Cette structure énonciative se trouve certes aussi dans les dialogues de roman. Des passages de Jacques le Fataliste de Diderot se présentent même exactement comme des dialogues de théâtre, y compris sur le plan typographique. C'est tout simplement que le roman lui aussi peut contenir du discours dramatique (rapporté). Aristote le dit: l'écriture théâtrale crée des personnages susceptibles d'être incarnés par tel ou tel [acteur], mais déjà donnés par la structure même du texte comme personnages dramatiques (R. Dupont-Roc et J. Lallot in Aristote, La Poétique, notes). L'adjectif dramatikos dont il use renvoie ainsi, par delà le jeu dramatique, à la caractéristique qui en fonde la possibilité – au mode d'énonciation qui distribue le je entre les personnages, mode présent dans l'épopée lorsqu'elle cite la parole d'un personnage (Ulysse qui raconte lui-même son histoire dans L'Odyssée par exemple). Cette extension du territoire du dramatique fait d'ailleurs partie de l'usage courant, dans la mesure où l'on parle de scène – Genette par exemple dans Figures III – pour désigner à l'intérieur d'un roman un passage dialogué dont le narrateur cède la parole aux personnages.
Ce qui se définit de cette manière comme dramatique, ce n'est donc pas un texte exemplaire d'un genre, mais du texte qui s'énonce selon l'enchâssement décrit, un mode d'énonciation du discours caractérisé par cette dualité.
II. Economie de la parole
II.1. Répartition
Etant donné que l'intervention de plusieurs locuteurs au théâtre est non seulement possible mais attendue, ce geste d'attribution implique également une distribution du discours, qu'on qualifie comme tel de dialogué. Selon l'étymologie, le dialogue (terme potentiellement trompeur [II.4 et III]) fait alterner deux voix, opposition fondatrice du théâtre antique: entre choeur et coryphée d'une part, choeur et protagoniste d'autre part; à l'échelle de la scène, il domine jusqu'à la fin du XVIIe siècle, avant de s'affirmer de nouveau dans la seconde moitié du XXe. Le dialogue peut toutefois reposer sur une distribution moins équilibrée, provisoirement ou non, jusqu'à ne faire entendre qu'une seule voix: le monologue et le soliloque, aux frontières confuses [II.2.1] sont ces cas limite. Il peut au contraire réunir trois voix ou plus, à moins qu'on ne préfère parler alors de trilogue ou de polylogue. Dès les tragédies d'Eschyle, deux personnages sont en effet capables, dans la configuration la plus complexe, de s'entretenir aussi bien entre eux qu'avec le choeur et le coryphée. Cette répartition de la parole proférée ne préjuge en riende l'échange verbal ménagé, ou non, par les différentes interventions [II.4].
Si l'on considère en outre le lecteur/spectateur, destinataire ultime de toute réplique, comme un interlocuteur potentiel, le monologue apparaîtra dialogue, le dialogue, trilogue et le trilogue, polylogue...

# [CONTENU DES DONNÉES]
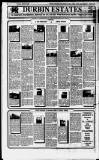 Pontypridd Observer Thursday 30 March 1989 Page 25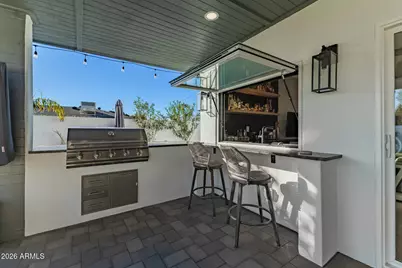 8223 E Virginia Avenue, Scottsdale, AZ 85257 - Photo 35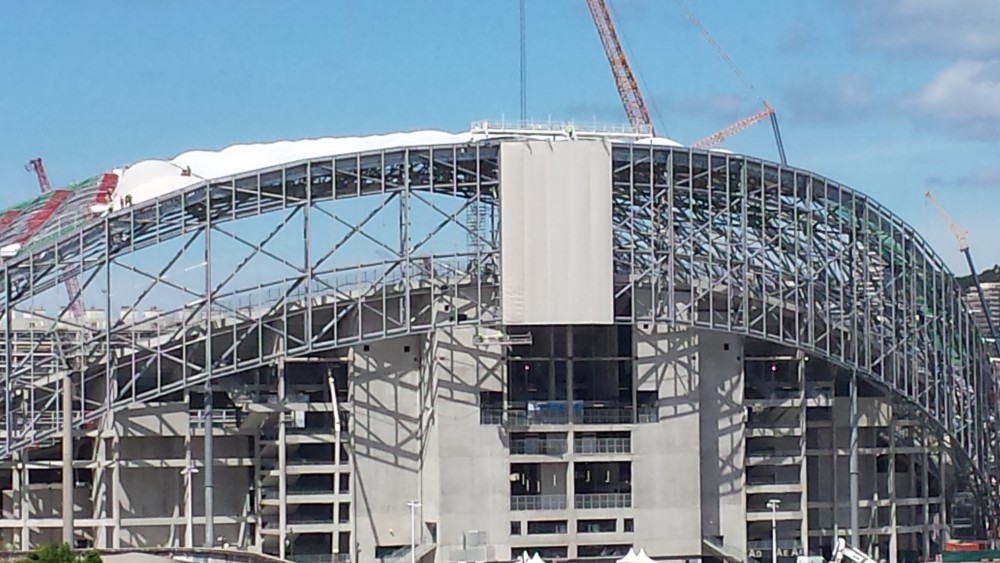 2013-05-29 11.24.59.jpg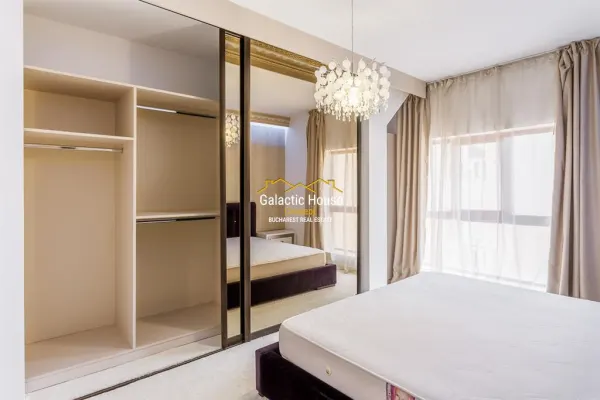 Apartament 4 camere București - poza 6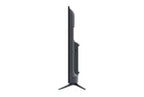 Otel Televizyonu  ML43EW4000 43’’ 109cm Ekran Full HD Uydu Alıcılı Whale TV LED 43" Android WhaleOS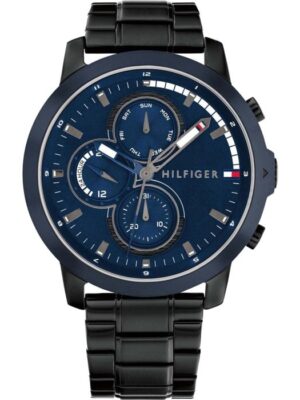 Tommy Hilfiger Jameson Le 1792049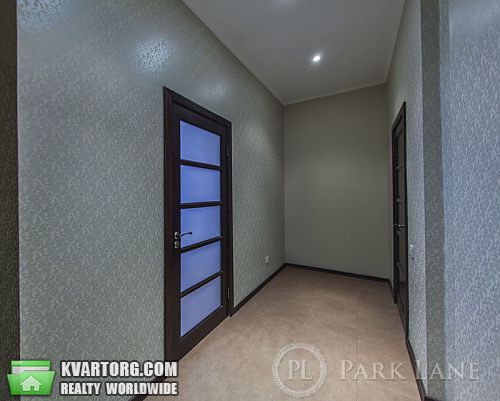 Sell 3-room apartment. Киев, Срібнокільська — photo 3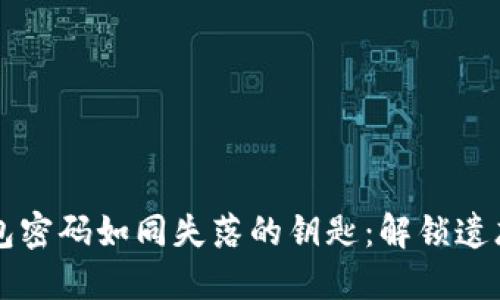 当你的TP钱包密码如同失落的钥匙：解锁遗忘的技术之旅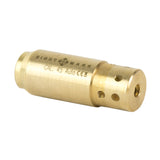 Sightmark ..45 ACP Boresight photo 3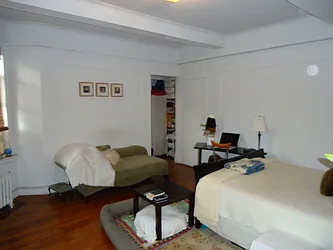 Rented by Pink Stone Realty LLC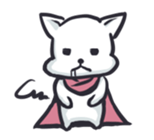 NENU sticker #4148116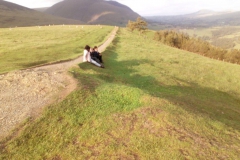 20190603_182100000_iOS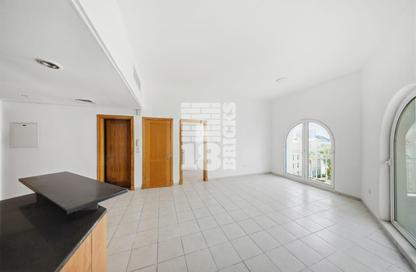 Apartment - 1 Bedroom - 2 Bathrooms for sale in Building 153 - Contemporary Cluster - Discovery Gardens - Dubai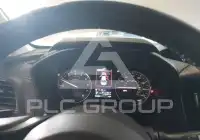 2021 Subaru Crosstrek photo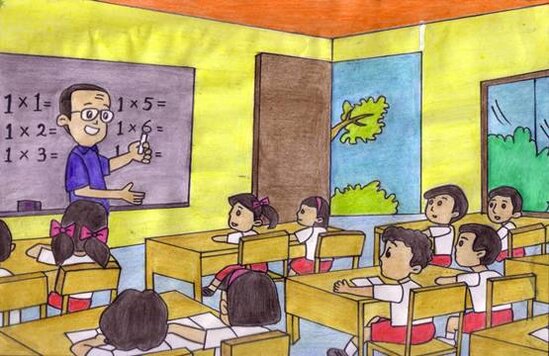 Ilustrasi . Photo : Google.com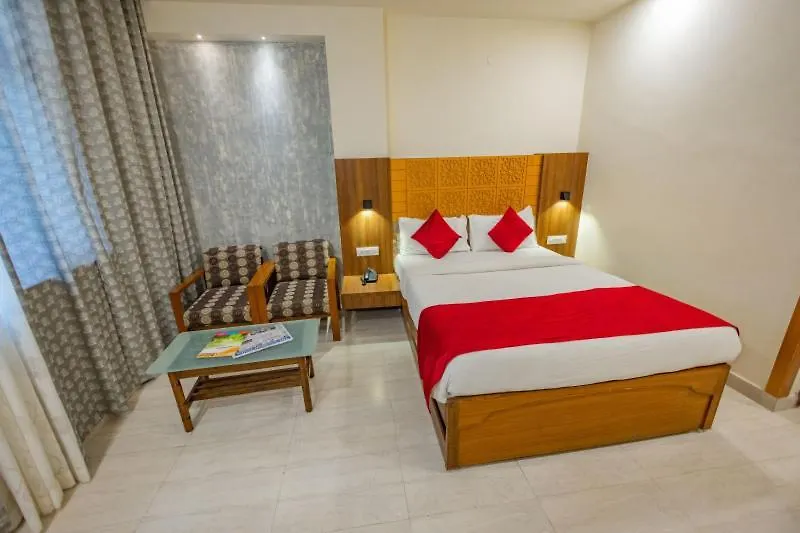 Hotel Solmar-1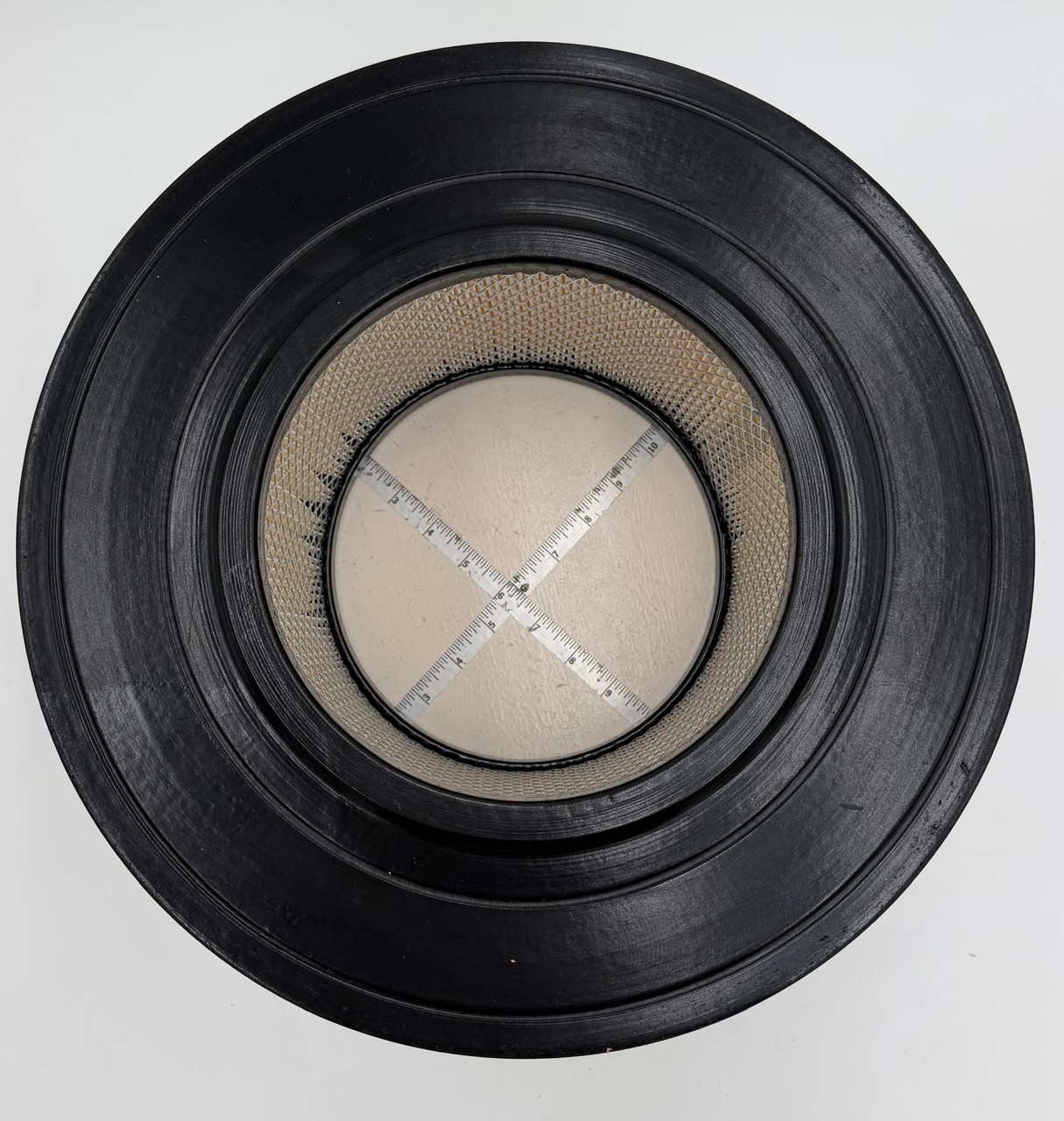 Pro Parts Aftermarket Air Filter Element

# [SÉRIE DE CONSIGNES]
1. Condensez sous forme de liste le paragraphe de l'extrait sur le dialogue au théâtre qui commence par « Cette structure énonciative se trouve certes », en conservant ses faits principaux.
2. Recopiez, dans l'extrait sur le dialogue au théâtre, le passage qui s'ouvre sur les mots contenant « Ce qui se définit » et se ferme sur « par cette dualité. ».

# [CORRIGÉ DE L'EXERCICE]
1.
- La structure énonciative du théâtre se retrouve aussi dans les dialogues de roman. Certains passages de Jacques le Fataliste de Diderot se présentent même exactement comme des dialogues de théâtre, jusque dans leur typographie.
- Le roman peut en effet contenir du discours dramatique rapporté.
- Selon Aristote, l'écriture théâtrale crée des personnages que des acteurs peuvent incarner, mais que la structure même du texte donne déjà comme dramatiques.
- L'adjectif dramatikos renvoie au mode d'énonciation qui distribue le je entre les personnages. Ce mode existe aussi dans l'épopée quand elle cite la parole d'un personnage, comme Ulysse qui raconte son histoire dans L'Odyssée.
- L'usage courant étend lui aussi le dramatique : on parle de scène, par exemple Genette dans Figures III, pour désigner un passage dialogué de roman où le narrateur cède la parole aux personnages.

2.
Ce qui se définit de cette manière comme dramatique, ce n'est donc pas un texte exemplaire d'un genre, mais du texte qui s'énonce selon l'enchâssement décrit, un mode d'énonciation du discours caractérisé par cette dualité.